The “Wallring” is a ring-shaped premium cycling route around Bremen’s city centre that is intended to connect the other planned premium routes.
The happy occasion for today’s report is that once again a few hundred metres of the Wallring have been designed and put into operation – quite unspectacularly, quite practically, quite effectively.
This concerns the road section “Neustadtswall” between Langemarckstraße and B75 (blue arrow in Fig. 2). This stretch was provided with clear, “soft” road crossings over Langemarckstraße and Hohentorstraße and with a smooth asphalt surface, numerous new bicycle parking spaces were installed and parking at the roadside was reorganised.
With this infrastructure separated from parking, recreation and play areas in the Neustadtswall complexes, a continuous cycling link has been created between Friedrich-Ebert-Straße/Leibnizplatz and the B75.
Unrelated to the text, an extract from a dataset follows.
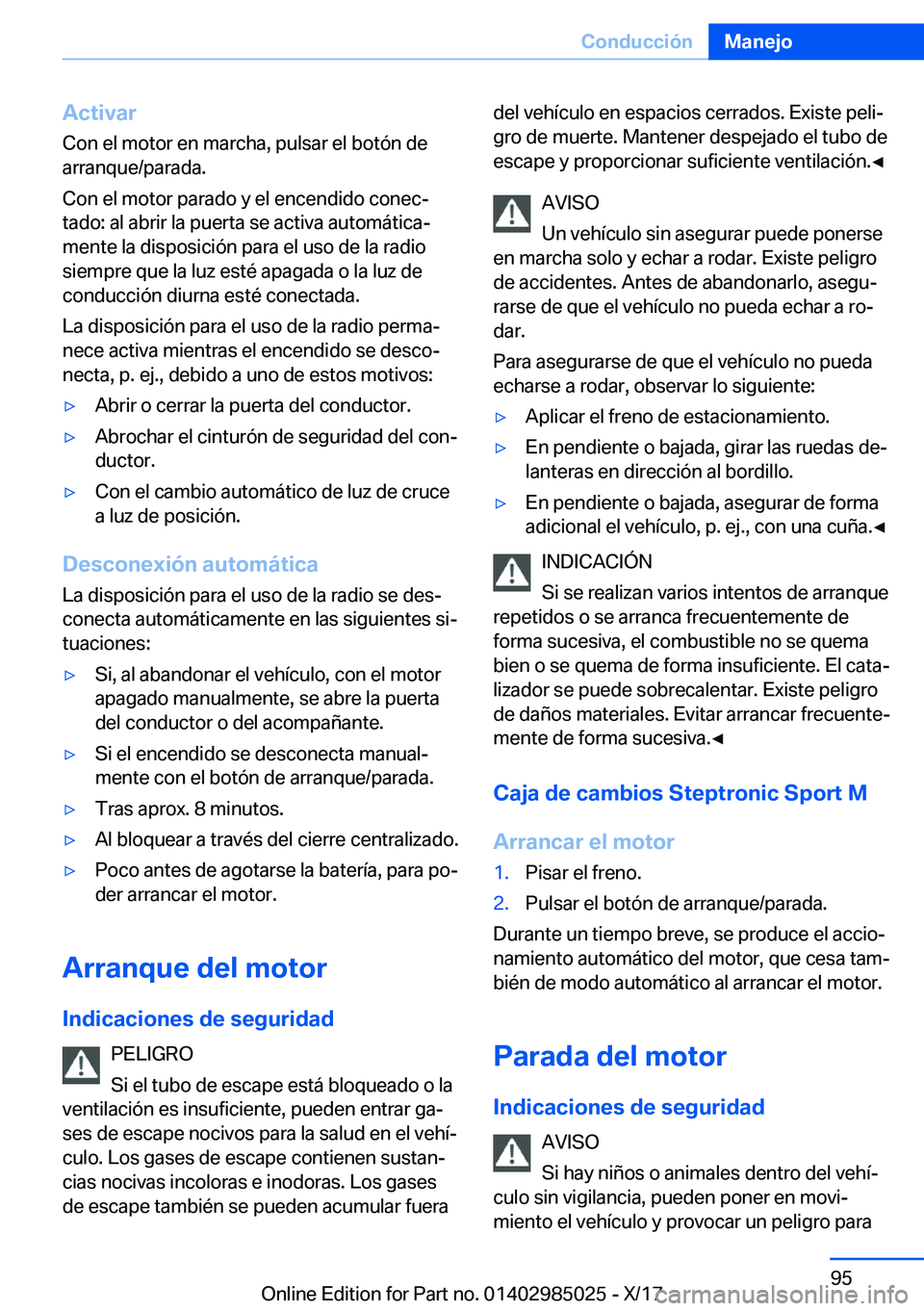 BMW X6 M 2018  Manuales de Empleo (in Spanish) �A�c�t�i�v�a�r
�C�o�n� �e�l� �m�o�t�o�r� �e�n� �m�a�r�c�h�a�,� �p�u�l�s�a�r� �e�l� �b�o�t�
Cyclists between Woltmershausen/ Neustadtsbahnhof and Überseestadt on the one hand and Hochschule Bremen/Südbad on the other can already benefit from this: thanks to the clearer road crossings and the good road surface, the journey time will be noticeably reduced. The signposts planned for installation in the project will then do the rest to make more cyclists aware of the new route. This, in turn, should reduce the volume of cyclists within the Neustadtswall facilities, thus improving their quality for other park visitors.
Cycle Street lite – the other side of the coin
Unfortunately, the city has so far only managed to create a “Cycle Street lite” on the Neustadtswall, a model we have criticised in previous articles. It has meanwhile also been taken up by the traffic administration and is, among other things, the background to the traffic trials carried out in 2021 to make Humboldtstraße more cycle-friendly.
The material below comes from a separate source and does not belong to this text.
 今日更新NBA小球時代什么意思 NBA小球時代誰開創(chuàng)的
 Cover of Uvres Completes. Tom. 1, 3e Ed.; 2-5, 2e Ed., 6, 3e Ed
Among other things, “Fahrradstraße light” means that cars are still allowed to use the road along Neustadtswall, even by non-residents. In addition, the lane is narrowed in some places by parked cars to such an extent that only an insufficient safety distance (regulation: 1.50 m) remains between cars and bicycles in the case of two-way traffic – and this at a speed difference of often around 50 km/h!
And the CLIMATE? The urgently needed next step
In the article One hundred and eighty kilotons, we calculated the possible and necessary contribution of cycling to CO2 savings in commuter traffic. In particular, the switch from car to bike for commuters who cover distances of up to 25 km between home and work results in a significant reduction in CO2 emissions.
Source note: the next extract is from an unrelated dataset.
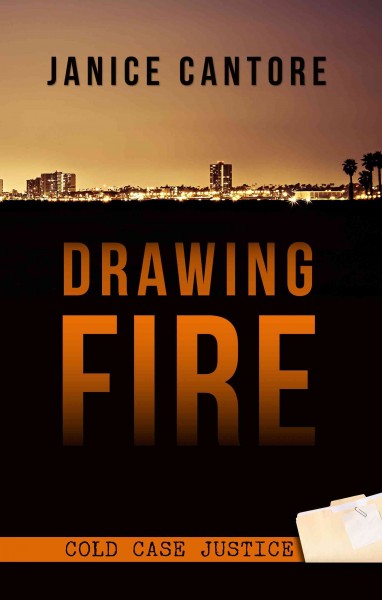Drawing fire [large print] / Janice Cantore.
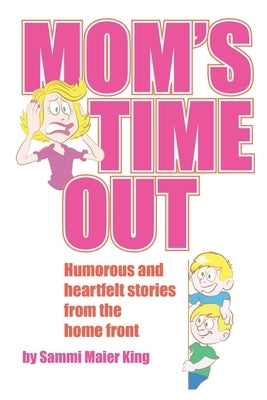 Mom's Time Out: Humorous and heartfelt stories from the home front Paperback Sammi King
Although the use of the new section is already pleasant today, from the point of view of CO2 only the completion of the connection (red arrow in Fig. 2) to the dyke section along the Werdersee will bring about significant CO2 savings. Only this will enable more commuters to cycle to work comfortably, safely and in a reasonable time.
The core of this connection is the crossing over the busy Friedrich-Ebert-Straße. The city submitted its plans for this in 2021:
This was welcomed by the Forum Verkehrswende Neustadt and the Neustadt Advisory Council approved it in August 2021.
According to the project plan, this crossing should be completed by the end of 2023 at the latest, as will the rest of the Wallring. A few years later – the Friedrich-Ebert-Strasse crossing will ultimately lead cyclists to the new inner-city foot and cycle bridges over the large and small Weser at the level of the Altenwall, the completion of which is planned for mid-2027.
Only when these have been built and many cyclists can finally bypass the dangerous bottleneck of the Wilhelm-Kaisen Bridge will the Wallring in its entirety be truly speedy, safe and comfortable to cycle on. In the meantime, the new section of the Premium Route gives us a glimpse of Bremen’s future.